Tuesday, January 14, 2025
The Washington Monthly carries a headline that will surprise no one with a functioning brain: "Trump's Campaign Pledges Are on a Collision Course With Reality."
The real question on everyone's minds outside MAGA is when? and this piece argues that the answer is already, and that Team Trump will be walking back its promises while pretending not to.
This has already happened with grocery prices, and I would say that the most likely correct argument the piece makes regarding the others is for mass deportations:
They've seen the budget numbers showing that his deportation will be $100 billion-plus yearly throughout his term. The economists in the group presumably know that 7 million of those immigrants hold down jobs, so deporting them will disrupt many labor markets. The dose of economic reality here is that pulling millions of people from the workforce will create temporary shortages in the products they produce, temporarily pushing up their prices. Replacing them will force their employers to pay higher wages, pushing up prices for the long term.Good news if true, and not just because of how expensive this would be in taxes or economic impacts. Misusing the military this way would be a horrendous precedent, and I can't imagine how to carry this out absent numerous other abuses of the rights of citizens and noncitizens alike.

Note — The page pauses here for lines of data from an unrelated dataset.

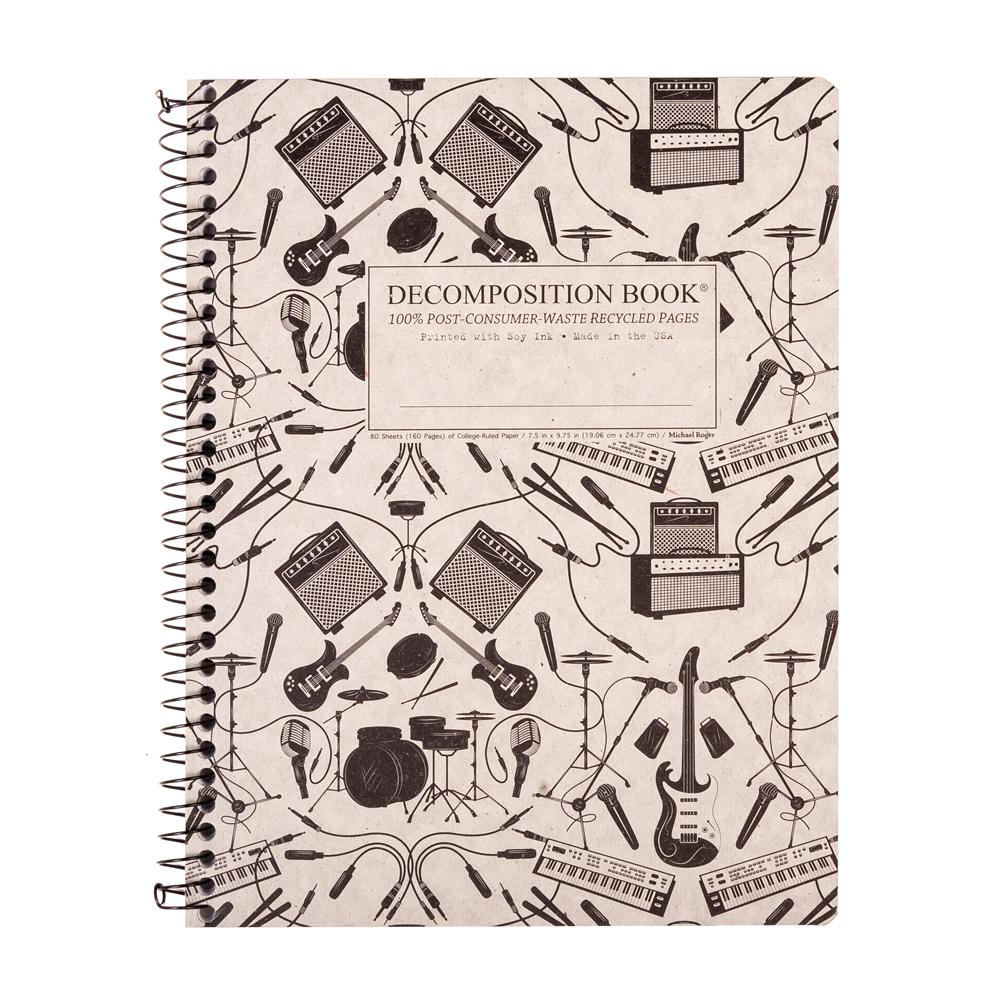 Decomposition Book Plugged In College Spiral Notebook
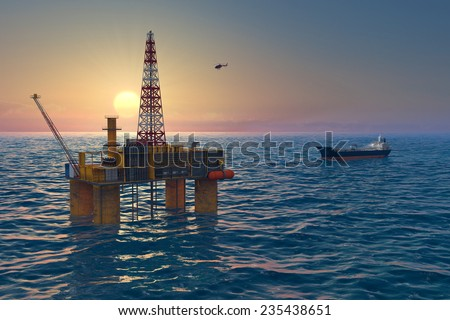 Oil platform and tanker in the sea, extraction of fuel resources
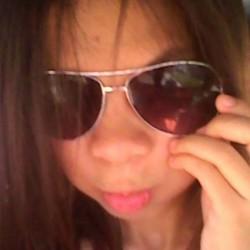 mae_cacherel, Philippines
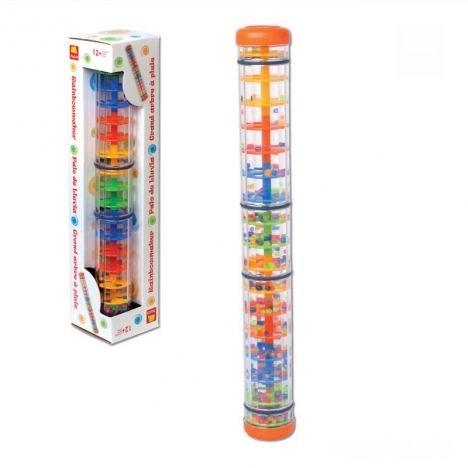 Погремушка Halilit Шейкер ДождьШейкер ДождьОригинальная развивающая погремушка.   Увлекательная комбинация цвета и звука.   Падение мелких разноцветных шариков создает продолжительный мягкий звук, похожий на дождь.   Мировой ХИТ продаж!  Высота 40 см.  Израильская компания Halilit специализируется на поставках высококачественных игрушек и музыкальных инструментов для малышей и детей дошкольного возраста. Вниманию потребителей предлагается широкий выбор новаторских продуктов, разработанных, чтобы радовать и побуждать к творчеству детей, родителей и учителей. Компания гордится тем, что все её изделия в значительной степени способствуют развитию и обучению детей. Например, музыкальные игрушки Halilit помогут даже самым маленьким детям ощутить радость от создания музыки. Ведь в команду разработчиков музыкальных инструментов Halilit входят талантливые музыканты и, благодаря этому, детские музыкальные инструменты не только отлично выглядят, но и прекрасно звучат. Перкуссионные инструменты точно настроены с помощью электронных приборов и отлично подходят для занятий в классе или дома. Все игрушки Halilit разработаны профессионалами высокого класса и произведены в соответствии с высочайшими стандартами, которые во многих случаях превосходят международные стандарты безопасности. А самое главное — игрушки вдохновляют и развивают воображение, забавляют, обучают и просто делают детей счастливыми!<br>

So, the word from Mar-a-Lago is that Trump's immigration promises will be downsized into a plan to kick out those charged or convicted of serious crimes or links to foreign terrorism. The embarrassing part is that this will affect only 4 to 5 percent of those Trump promised to deport and was already U.S. policy under Joe Biden and Barack Obama.

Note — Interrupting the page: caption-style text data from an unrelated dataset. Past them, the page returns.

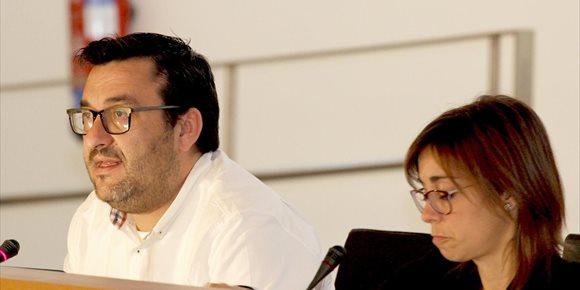 7. La Diputación aprueba la instalación de contenedores de recogida de bolígrafos y rotuladores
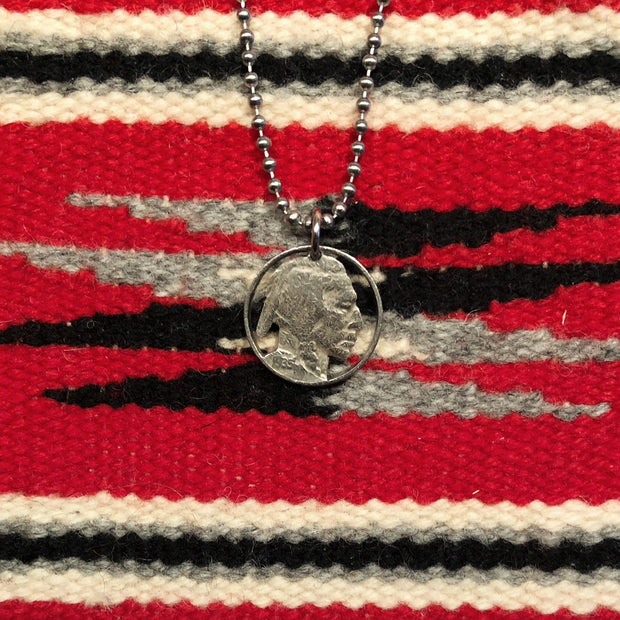 A TSY Hand-Cut Indian Head Nickel Coin Pendant Necklace, Jewelry, NEW!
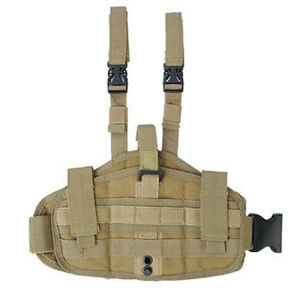 Anbison-Sports Tactical Military Molle Platform Drop Leg Pistol Holster pictures & photos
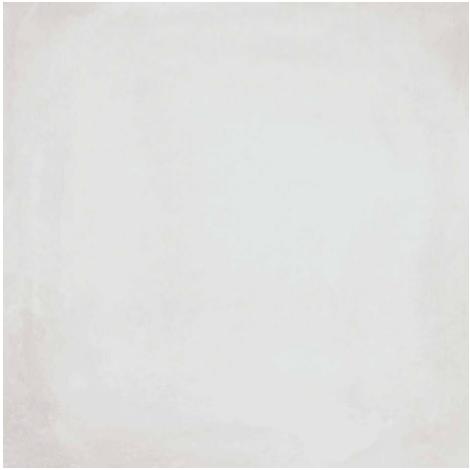 Grespania Montreal Blanco Terrassenplatte 75 x 75 x 2 cm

I am less optimistic about tariffs: If a bad idea can be someone's Svengali, tariffs are Trump's.
On this, the piece summarizes what seemingly everyone but Trump knows about tariffs. (The length and incompleteness of said summary should show why Trump doesn't understand the issue like he presumably does the mass deportation, which has the more easily-graspable flaw of super expensive.) To support its case, it cites anonymous sources from his inner circle to the effect that they're exploring less-draconian, but still-destructive policies -- rumors which Trump has already denigrated as fake news.
My take is that reality hasn't bitten Trump hard enough to keep it from also biting the rest of us regarding tariffs, but at least it seems we have a reasonable chance of being spared the disaster of an anti-immigration police state.